A Skeptic Becomes a Disciple
Among the latter is Scott Carney, a journalist who has made a career of debunking bad science. He met Hof several years ago, expecting the story of a charlatan in need of exposure. Carney put it to me straight: “When I went to meet him, I thought he was full of shit and that he was going to get people killed.”
But then Hof and Carney ended up summiting Kilimanjaro together topless.

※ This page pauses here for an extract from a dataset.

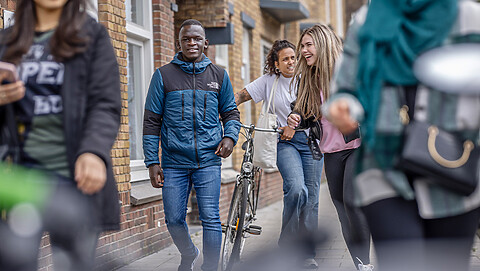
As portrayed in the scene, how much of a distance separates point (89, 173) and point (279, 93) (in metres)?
4.09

Carney went on to write a whole book about the experience: What Doesn’t Kill Us: How Freezing Water, Extreme Altitude and Environmental Conditioning Will Renew Our Lost Evolutionary Strength. It tells readers, “Exposure to cold helps reconfigure the cardiovascular system, combat autoimmune malfunctions, and is a pretty darned good method to simply lose weight.” Hof even wrote the foreword.
I was curious to hear from Carney how that metamorphosis happened. Was he won over by a charismatic leader?
“Well, first, I separate Wim from Wim’s organization,” said Carney, “because Innerfire is — it’s become more about the money than about, you know, breaking into your body and finding something really cool.” He describes commercial pressures on Hof as external—the man himself owns little more than a handful of t-shirts and would be fine to remain that way. I didn’t get to speak with Hof directly at the event and he was unavailable afterward, but Carney gave vivid accounts of spending prolonged periods with The Iceman: “Wim is nuts. You know this, right? He’s disorganized, he smells bad, and he talks nonsense about half the time. So, he’s a flawed individual. This is how I deal with it in the book. Despite all his flaws, he imparts a bit of knowledge that’s really special. And I think only a crazy person could have started doing that.”